SOURCE: Psychology Today - https://www.psychologytoday.com/us/blog/dogs-best-friend/201803/the-enduring-friendship-wolves-and-humans
Pierotti and Fogg build the case for a natural, abiding affinity between humans and wolves, including the ones who took up residence among them. They attribute the first friendships to young female wolves and humans and to children. Because it is common in wolf packs that only the alpha or top-ranking female breeds in a given year, ”sometime in the last 100,000 years,” they postulate, a young, pregnant female, driven from her pack by her mother, the alpha female, took up residence in a cave overlooking a valley that since her last visit, a pack of bipeds had occupied. She excavated her den and watched the furless bipeds out of curiosity as much as any other motivation. A young woman watched the wolf and one day took her a chunk of the hunters’ kill. Initially, the wolf was wary, but hunger soon won out and from that act of friendship grew a cooperative partnership spanning thousands of generations of wolves and humans. They were simpatico, were friends from first meeting or nearly so. They were similar in ways great and small, from family structure to the habit of sharing the labor and rewards of hunting and raising the young of the pack, for when she taught her pups to hunt, she also educated the human hunters who were already imitating wolf ways of hunting.

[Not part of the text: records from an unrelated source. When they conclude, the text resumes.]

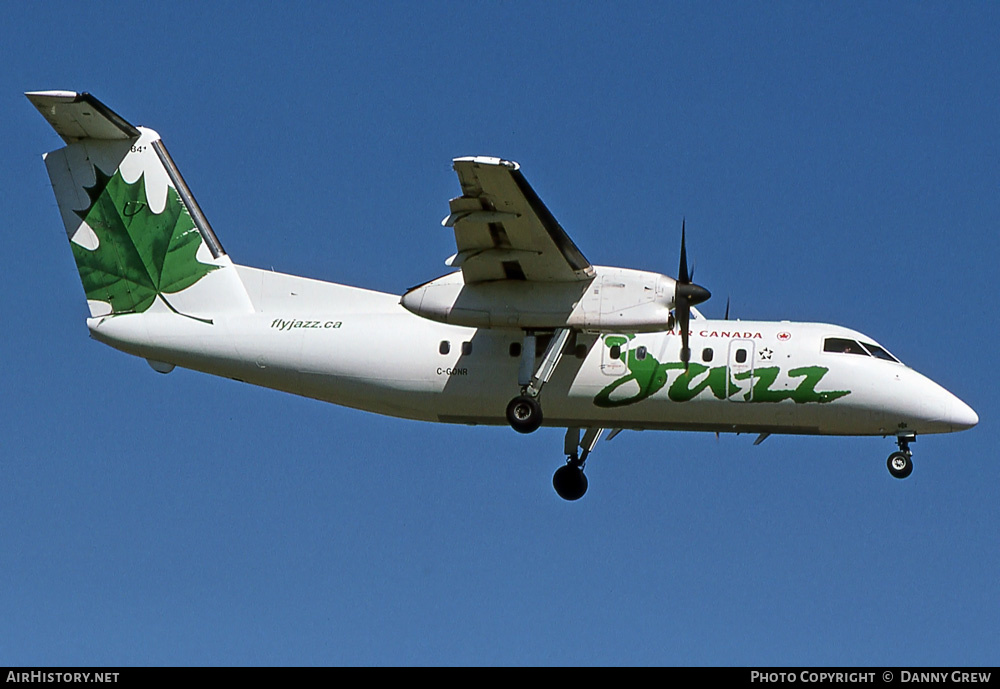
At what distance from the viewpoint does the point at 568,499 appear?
2219 cm

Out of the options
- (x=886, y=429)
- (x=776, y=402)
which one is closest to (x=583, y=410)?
(x=776, y=402)

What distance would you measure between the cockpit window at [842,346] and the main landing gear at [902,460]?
1354 millimetres

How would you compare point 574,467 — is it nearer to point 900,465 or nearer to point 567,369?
point 567,369

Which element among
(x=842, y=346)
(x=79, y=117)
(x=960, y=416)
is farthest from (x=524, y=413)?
(x=79, y=117)

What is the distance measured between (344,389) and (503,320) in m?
2.89

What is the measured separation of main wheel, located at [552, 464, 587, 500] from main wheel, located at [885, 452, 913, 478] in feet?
15.5

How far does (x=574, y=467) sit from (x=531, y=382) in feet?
9.64

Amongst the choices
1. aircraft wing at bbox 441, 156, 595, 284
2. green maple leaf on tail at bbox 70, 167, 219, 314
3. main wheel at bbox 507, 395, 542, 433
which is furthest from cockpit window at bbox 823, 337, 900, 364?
green maple leaf on tail at bbox 70, 167, 219, 314

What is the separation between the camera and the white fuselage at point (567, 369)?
788 inches

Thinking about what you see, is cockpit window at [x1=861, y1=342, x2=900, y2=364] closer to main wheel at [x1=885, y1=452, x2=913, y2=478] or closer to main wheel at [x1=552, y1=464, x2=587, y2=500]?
main wheel at [x1=885, y1=452, x2=913, y2=478]
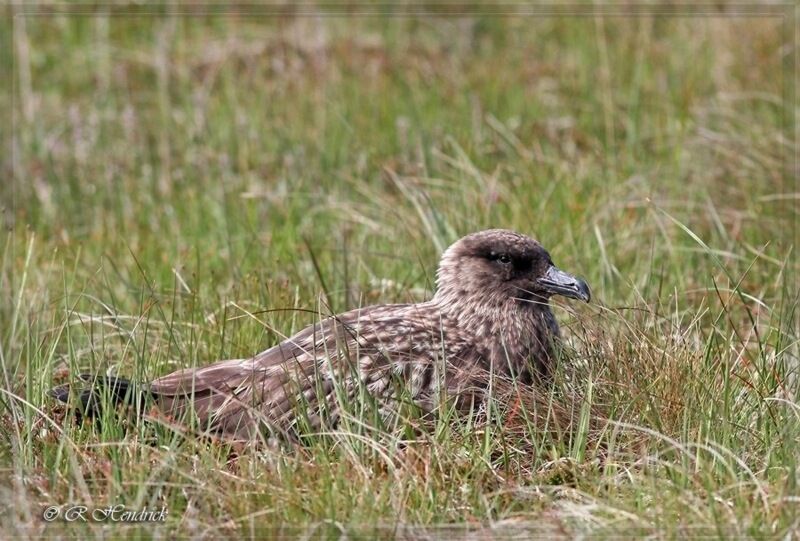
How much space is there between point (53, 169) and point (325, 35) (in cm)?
229

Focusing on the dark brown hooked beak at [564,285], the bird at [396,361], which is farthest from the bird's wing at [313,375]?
the dark brown hooked beak at [564,285]

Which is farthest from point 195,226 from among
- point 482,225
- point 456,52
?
point 456,52

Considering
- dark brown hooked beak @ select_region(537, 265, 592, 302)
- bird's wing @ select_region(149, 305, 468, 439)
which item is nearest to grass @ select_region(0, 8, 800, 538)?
dark brown hooked beak @ select_region(537, 265, 592, 302)

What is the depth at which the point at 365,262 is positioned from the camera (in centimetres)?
597

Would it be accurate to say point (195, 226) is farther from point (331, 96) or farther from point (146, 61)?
point (146, 61)

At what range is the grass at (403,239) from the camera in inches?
151

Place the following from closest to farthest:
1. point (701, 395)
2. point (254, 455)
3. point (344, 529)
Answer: point (344, 529), point (254, 455), point (701, 395)

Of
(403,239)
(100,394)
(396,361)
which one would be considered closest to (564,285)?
(396,361)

They had, for example, already learned how to locate a pack on the hunt by watching ravens who followed wolves. Humans could help wolves in the difficult endgame, because with their bows and spear throwers they could kill more successfully and with less chance of injury than could wolves, who excelled at running down and baying up prey until the humans arrived. They learned that if they rewarded the wolves sufficiently—that is, if they shared the spoils with this other species—their alliance might continue, with the boldest, most social among the wolves born of the exiled mother who hung around and even established packs nearby. Pierotti and Fogg observe that this scenario could have been repeated in many different valleys as the newly arrived humans followed prey.
Cooperative hunting involving individuals of different species is rare but not uncommon, according to Pierotti and Fogg, nor does it require any of the participants to subordinate themselves to the other. Rather, it often seems to involve flushing prey from hiding and driving it into a trap—or the jaws of the other—and the use of a separate language or set of signals. Pierotti and Fogg use examples of interspecies hunting to place the collaboration of wolves and humans in context.
A major contribution of Pierotti and Fogg lies in their examination of the ways indigenous people around the world have related to dogs and wolves. Although contrary to their claim, they are not the first to make use of that material, they provide an expansive survey that ranges from Europe through Siberia and Central Asia to Japan and North America with a side trip to Australia for a close look at how Aboriginal people incorporated dingoes into their lives and Dream Time. They discuss cultures that did not distinguish between wolves and dogs. “The consistent pattern within all of these Indigenous stories,” they write, “is that the relationship between wolf and human was based upon respect and cooperation, especially in hunting, implying a complex and interesting alliance with the organisms that we refer to today as dogs.”
Pierotti and Fogg devote considerable space to a review of the current state of wolves and wolf-dog hybrids, focusing on how many people, even among experts are hard-pressed to distinguish between wolves, wolf hybrids, and dog breeds that look like wolves. They refute claims that wolves are more aggressive than dogs toward people. Examining the argument that centuries of persecution have made wild wolves distrustful of humans, Pierotti and Fogg show that even if that is true some wolves continue to take pity on the naked biped and bless those who would receive it with their friendship. That doesn’t mean everyone should go seek a sociable wolf or wolf hybrid, but it does suggest we recognize that they are all around us.